3CO2 and 3RuBP combine together and then are broken down by rubisco (an enzyme) into 6 molecules of 3-PGA (carbon fixation - fixing the carbon from CO2 to RuBP), which after charged with 6 ATP and 6 NADPH (gaining electrons, reduced - reduction) it becomes 6 G3P, 5 of which continues on to RuBP regeneration, 1 that goes onto to become glucose (2 G3P needed to make glucose!), the 5 G3P then is charged with 3 ATP to make 3 RuBP again (regeneration). The product of the CC is 9 ADP, 6 NADP+ and one G3P, and after 2 cranks: 18 ADP, 12 NADP+, and one GLUCOSE molecules

PHOTORESPIRATION: explain why it happens and how plants avoid photorespiration spatially (C4 Plants) or temporally (CAM Plants)
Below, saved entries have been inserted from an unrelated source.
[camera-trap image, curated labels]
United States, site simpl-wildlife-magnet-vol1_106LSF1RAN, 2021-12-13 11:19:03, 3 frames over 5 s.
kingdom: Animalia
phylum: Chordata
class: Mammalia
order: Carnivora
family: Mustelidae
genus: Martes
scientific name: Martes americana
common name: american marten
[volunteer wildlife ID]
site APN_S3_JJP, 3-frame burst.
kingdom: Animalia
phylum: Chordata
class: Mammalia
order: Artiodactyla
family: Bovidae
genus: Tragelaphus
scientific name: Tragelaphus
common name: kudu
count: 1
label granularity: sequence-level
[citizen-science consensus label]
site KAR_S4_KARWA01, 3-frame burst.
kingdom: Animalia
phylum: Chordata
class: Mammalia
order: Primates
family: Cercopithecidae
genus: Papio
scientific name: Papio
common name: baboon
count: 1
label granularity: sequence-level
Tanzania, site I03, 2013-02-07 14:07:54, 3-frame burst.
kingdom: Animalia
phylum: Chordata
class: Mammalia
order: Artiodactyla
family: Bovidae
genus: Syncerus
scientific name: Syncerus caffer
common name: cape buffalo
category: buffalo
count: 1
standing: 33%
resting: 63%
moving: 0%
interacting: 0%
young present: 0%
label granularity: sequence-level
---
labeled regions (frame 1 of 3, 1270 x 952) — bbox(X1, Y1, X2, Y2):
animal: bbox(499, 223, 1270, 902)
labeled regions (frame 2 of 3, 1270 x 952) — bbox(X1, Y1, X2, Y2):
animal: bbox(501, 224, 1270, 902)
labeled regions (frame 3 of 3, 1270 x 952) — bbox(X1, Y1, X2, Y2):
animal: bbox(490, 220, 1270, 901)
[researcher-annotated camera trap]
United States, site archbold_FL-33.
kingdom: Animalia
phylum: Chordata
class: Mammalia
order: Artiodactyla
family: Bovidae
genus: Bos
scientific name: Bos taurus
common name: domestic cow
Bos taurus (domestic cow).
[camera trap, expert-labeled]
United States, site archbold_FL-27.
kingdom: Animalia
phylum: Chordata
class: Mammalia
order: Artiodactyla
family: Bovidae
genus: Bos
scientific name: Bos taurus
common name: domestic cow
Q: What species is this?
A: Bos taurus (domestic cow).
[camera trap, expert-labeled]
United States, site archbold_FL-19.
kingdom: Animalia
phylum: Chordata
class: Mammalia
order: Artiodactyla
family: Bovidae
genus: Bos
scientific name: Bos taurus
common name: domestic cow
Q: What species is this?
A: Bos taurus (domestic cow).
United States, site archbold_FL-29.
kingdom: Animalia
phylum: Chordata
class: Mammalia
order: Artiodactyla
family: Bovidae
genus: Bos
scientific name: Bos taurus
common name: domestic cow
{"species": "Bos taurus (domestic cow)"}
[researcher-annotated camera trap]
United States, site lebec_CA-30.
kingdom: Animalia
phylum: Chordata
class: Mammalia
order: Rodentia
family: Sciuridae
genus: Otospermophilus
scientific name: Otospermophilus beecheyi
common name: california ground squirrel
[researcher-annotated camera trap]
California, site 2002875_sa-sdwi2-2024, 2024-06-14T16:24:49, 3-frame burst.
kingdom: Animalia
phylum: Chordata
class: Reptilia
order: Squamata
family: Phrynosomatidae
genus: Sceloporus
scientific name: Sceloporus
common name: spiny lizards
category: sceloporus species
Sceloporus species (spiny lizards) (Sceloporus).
Photorespiration is when Rubisco might pick up O2 instead of CO2 for the CC which causes to the loss of already fixed carbon, wasting energy and decreasing sugar synthesis, it occurs in hot, dry conditions where there is a lot of O2 and little CO2, which could be do the stomata being close din hot conditions to keep water in, allowing little O2 out Rubisco has a high affinity for O2 when it is hot, but when it is mild or cool, it is easier for rubisco to bind to CO2 Most plants, C3 variety, have no special features to prevent this C4 plants minimize photorespiration by using KRANZ ANATOMY separating the CO2 fixation site from the rest of the calvin cycle. In C4 plants, the light reaction occurs in mesophyll cells while the calvin cycle, instead of occurring in the stroma of those same cells, occurs in bundle-sheath cells (protecting cells around leaf veins). When the CO2 is received in the mesophyll, PEP Carboxylase (NOT RUBISCO) affixes it to oxaloacetate which is converted to malate then sent to the bundle sheath cell where it is broken down into CO2, which is used by rubisco to make sugars, but the remaining pyruvate is phosphorylated by ATP into PEP, which is affixed to CO2 by PEP carboxylase and is started all over. This ATP use can be a toll, but compared to reducing photorespiration, this is ok. This includes crabgrass, sugarcane, and corn, which are common in hot areas but not so much in cooler areas (SPATIAL SEPARATION) CAM (crassulacean acid metabolism) pathways separate the light dependent and independent (CC) by time of day. At night, the CAM plants open stomata, bringing in CO2 which is fixed onto PEP by PEP carboxylase just like in C4, but then this oxaloacetate is converted into malate or another organic acid that is stored in the vacuoles until day. When day arrives, CAM plants keep stomata closed, but they photosynthesize by releasing these organic acids out of the vacuole which can be broken down to release CO2, which goes through CC. All of this is temporal spacing to maintain a high CO2 concentration around Rubisco. It also uses ATP like C4 plants. It is seen in plants like succulents or pineapples, or plants that are water efficient since they only open stomata on cooler, more humid nights compared to hot, dry days, which helps maintain water.